TEXT FOR ANALYSIS ▸
####################

1)Reggie Miller will be a Pacer next year................. TRUE

2)Reggie Miller will prove that he still has game and that it was his ankle preventing him from performing...................FALSE

3)Scot Pollard will be the center the Pacers need............half and half. WE STILL NEED BRAD! :no:

4)Isiah Thomas will become a decent coach next season.....................FALSE!!!!!!!

5)Larry Bird's hiring was a good thing..............FALSE!!!!!!!!!!!

6)Jon Barry will be a Pacer next year.............TRUE

7)Bender will be a regular in the rotation next year (moreso than last year)............TRUE

8)Al Harrington will make us forget he tore his ACL next season. He will be back to his 2001 self, only improved.......................TRUE

9)Jermaine O'Neal will be better than ever..........TRUE!!!!!!!!!!!!!!!

10)Jamaal Tinsley will begin to blossom in his third year.......TRUE

11)Jonathan Bender will eventually be a superstar.
.................True
12)Brad Miller will retain his All-Star status on the Kings.
TRUE
13)Scot Pollard will have another injury plagued season.
False
14)Jamaal Tinsley will improve his 3 pt % drastically in this upcoming season. 
False (Isiah Thomas clone)
15)Jermaine O'Neal will put up more incredible number then last year.
True


----------



## mbnewman (Jun 18, 2003)

The Pacers have the worst set of guards in the NBA. Until they address that situtation they'll be closer to missing the playoffs than they'll be to being a legitimate contender in the east. Also, losing Miller was a huge blow. Pollard is a nice player, but he's a bench player/role player -- expecting him to be more than that is wishful thinking that isn't going to come true. Other than O'Neal, the Pacers are a team which has a ton of questions: will Harrington develop into a star? Will Artest mature? If Artest does mature, will he have lost the edge that makes him an effective player? Will Bender ever develop? Will this team be able to acquire a guard without having to give up Harrington or Artest? 

As I see it, the Pacers are strong at forward, and potentially great at the 3 and 4, ordinary to below average at center, and awful at the 1 and 2 positions. Not only that, but their cap position may make it impossible for this team to improve without gutting itself first.


----------



## Tactics (Mar 6, 2003)

k, more questions

16)We will win 50+ games next year.

17)We will make it past the first round of the playoffs for once.

18)We will make a huge move to acquire a veteran PG.

19)Jon Barry will be just as good for us as he was for the Pistons.

20)Artest should start at the shooting guard position.


----------



## Pacers Fan (Aug 25, 2002)

####################

SOURCE INFORMATION ▸

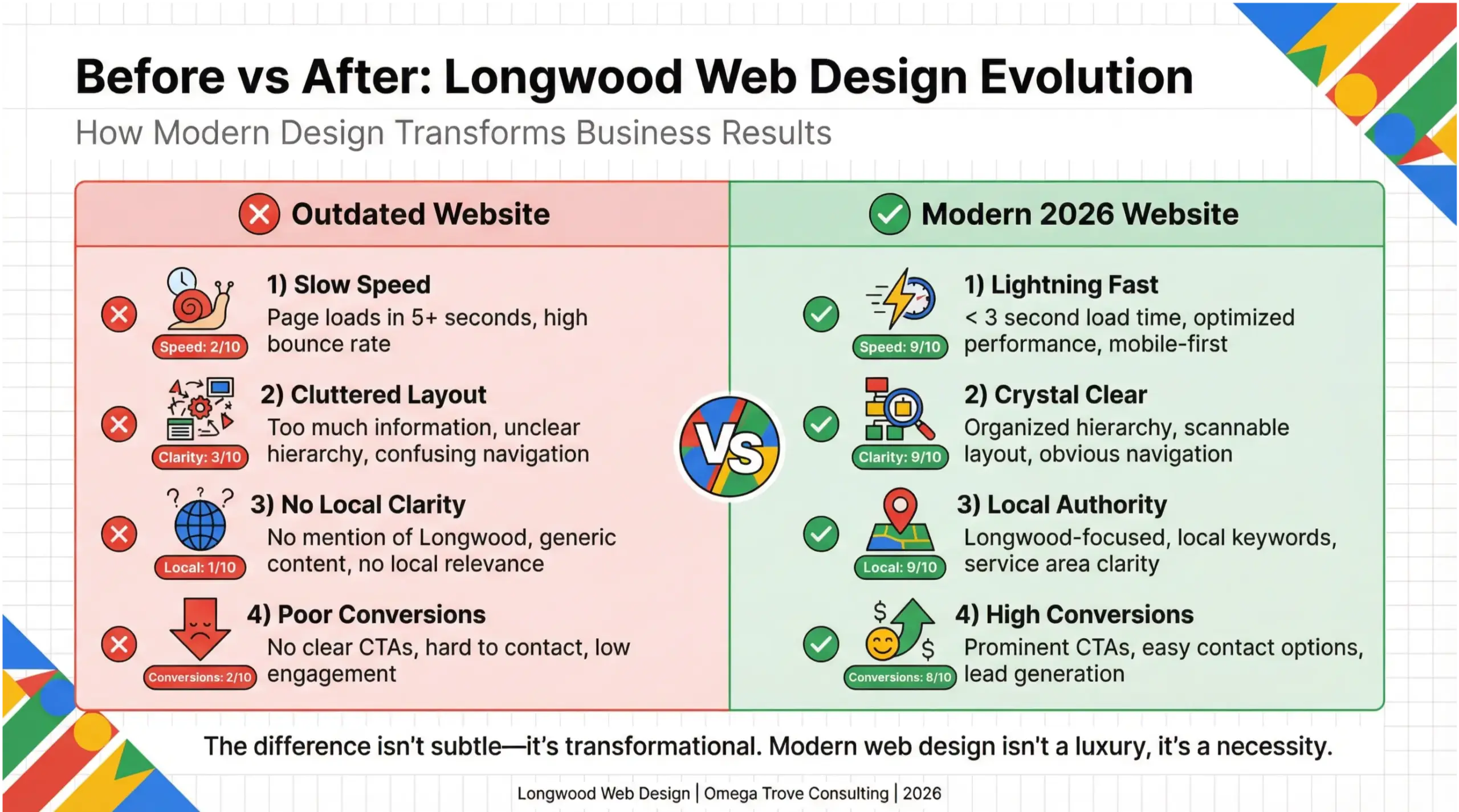 Before vs After: Longwood Web Design Evolution

How Modern Design Transforms Business Results

Outdated Website

1) Slow Speed
Page loads in 5+ seconds, high bounce rate
Speed: 2/10

2) Cluttered Layout
Too much information, unclear hierarchy, confusing navigation
Clarity: 3/10

3) No Local Clarity
No mention of Longwood, generic content, no local relevance
Local: 1/10

4) Poor Conversions
No clear CTAs, hard to contact, low engagement
Conversions: 2/10

VS

Modern 2026 Website

1) Lightning Fast
< 3 second load time, optimized performance, mobile-first
Speed: 9/10

2) Crystal Clear
Organized hierarchy, scannable layout, obvious navigation
Clarity: 9/10

3) Local Authority
Longwood-focused, local keywords, service area clarity
Local: 9/10

4) High Conversions
Prominent CTAs, easy contact options, lead generation
Conversions: 8/10

The difference isn't subtle—it's transformational. Modern web design isn't a luxury, it's a necessity.

Longwood Web Design | Omega Trove Consulting | 2026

####################

REQUIRED WORK ▸ In the Pacers forum thread, at which positions does mbnewman call the team awful? The items come from a separate source.

REPLY TO THE TASK ▸ The 1 and 2 positions.